Stored data:
# # # # # # #

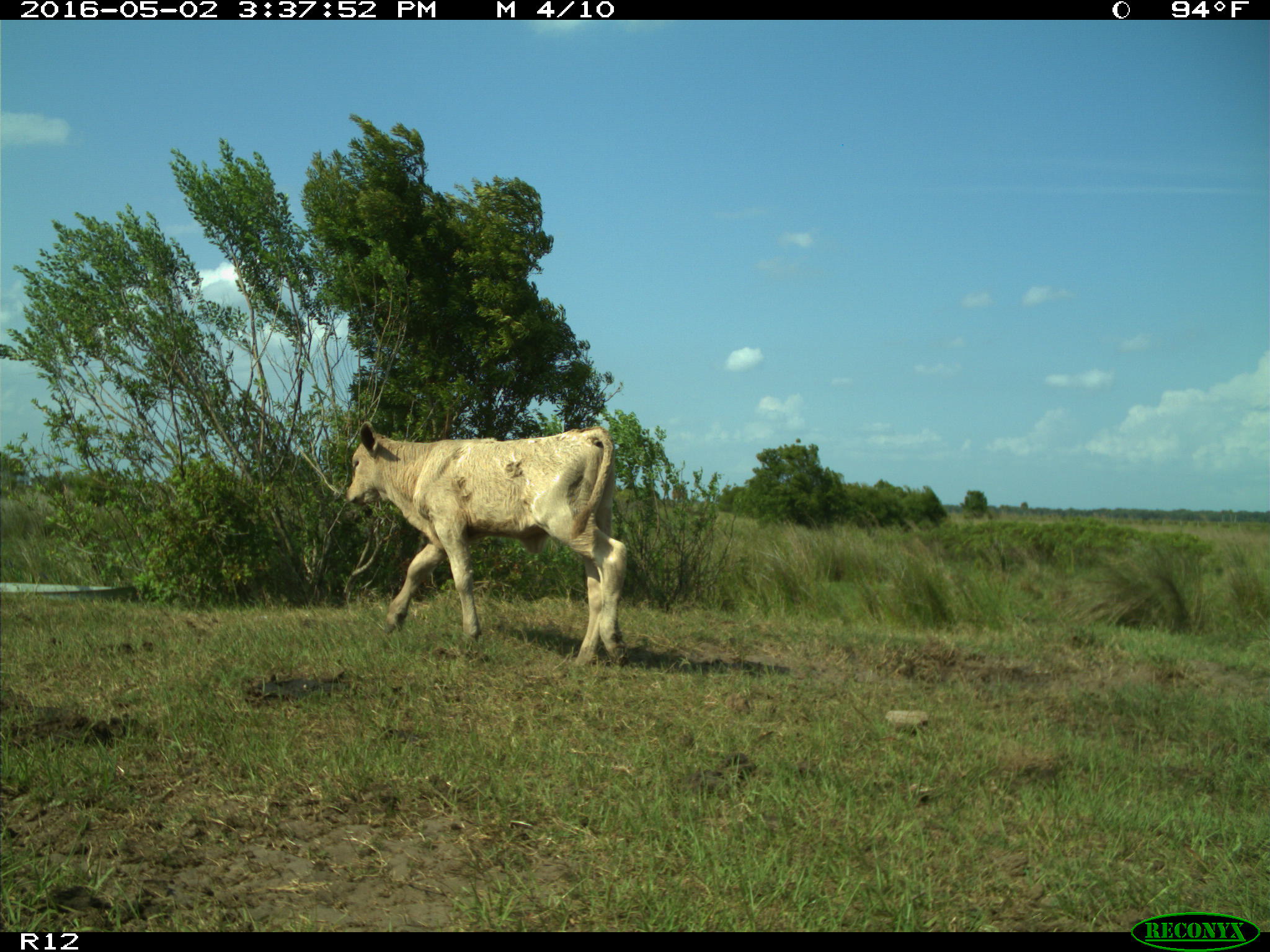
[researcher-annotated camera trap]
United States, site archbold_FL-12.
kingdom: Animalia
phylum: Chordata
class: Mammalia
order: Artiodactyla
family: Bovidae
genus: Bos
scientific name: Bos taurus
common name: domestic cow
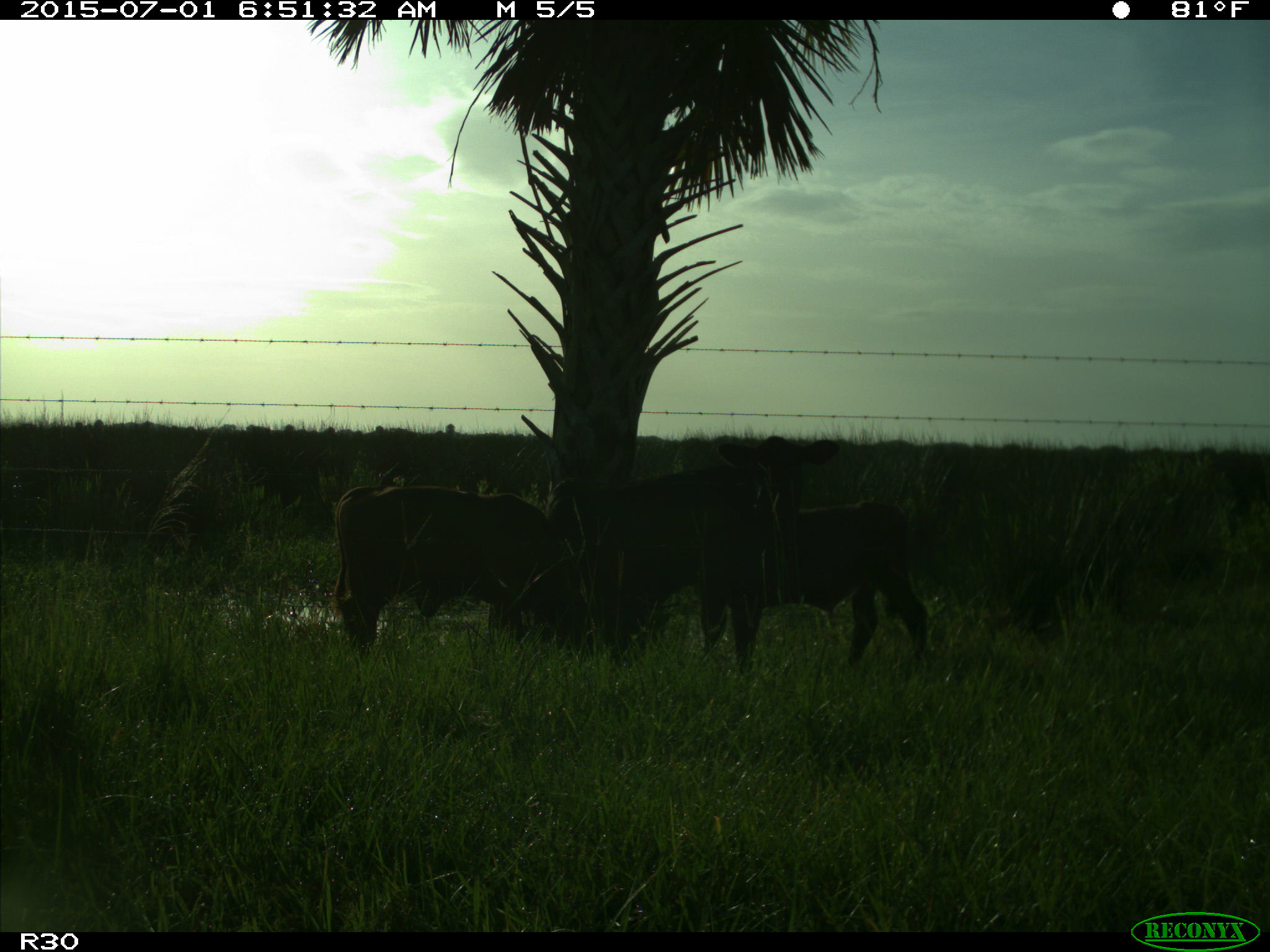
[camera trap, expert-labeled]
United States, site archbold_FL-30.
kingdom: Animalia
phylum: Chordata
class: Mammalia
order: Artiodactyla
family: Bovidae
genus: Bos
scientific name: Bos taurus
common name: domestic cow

# # # # # # #

### Work to be completed
Leave out the pictures and retype the rest of the entries exactly.

### Output of the task
[researcher-annotated camera trap]
United States, site archbold_FL-12.
kingdom: Animalia
phylum: Chordata
class: Mammalia
order: Artiodactyla
family: Bovidae
genus: Bos
scientific name: Bos taurus
common name: domestic cow
[camera trap, expert-labeled]
United States, site archbold_FL-30.
kingdom: Animalia
phylum: Chordata
class: Mammalia
order: Artiodactyla
family: Bovidae
genus: Bos
scientific name: Bos taurus
common name: domestic cow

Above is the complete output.